» **EXERCISE OBJECTIVE**: From the listing that follows, reproduce only the lines from the one holding "Flowers Of Poetry, For" through the one holding "First Class: In", both included, with no pictures.

» **DATA EXTRACTS**:

+ + + + +

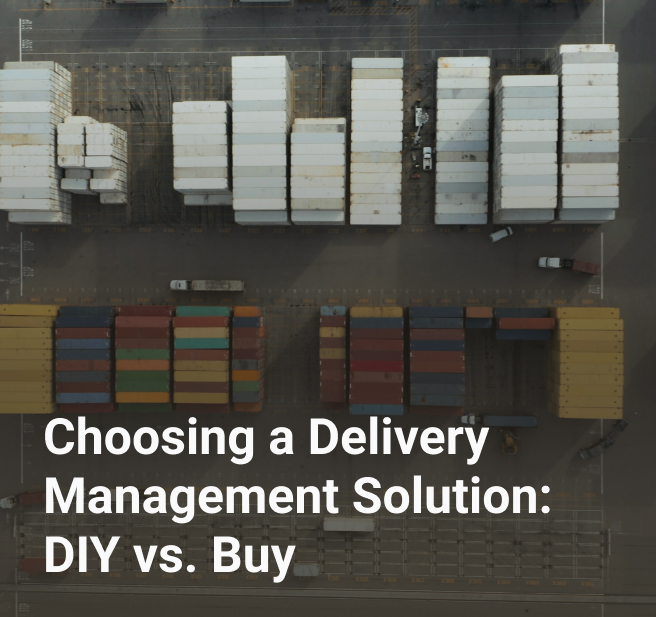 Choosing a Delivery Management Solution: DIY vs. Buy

+ + + + +

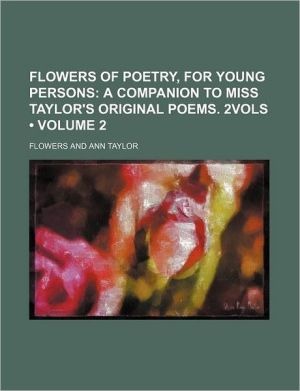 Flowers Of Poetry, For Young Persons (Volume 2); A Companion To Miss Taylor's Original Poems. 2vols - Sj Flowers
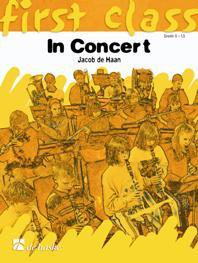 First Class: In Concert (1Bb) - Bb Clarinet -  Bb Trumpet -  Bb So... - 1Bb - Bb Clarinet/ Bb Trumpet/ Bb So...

+ + + + +

» **OUTPUT OF THE EXERCISE**:
 Flowers Of Poetry, For Young Persons (Volume 2); A Companion To Miss Taylor's Original Poems. 2vols - Sj Flowers
 First Class: In Concert (1Bb) - Bb Clarinet -  Bb Trumpet -  Bb So... - 1Bb - Bb Clarinet/ Bb Trumpet/ Bb So...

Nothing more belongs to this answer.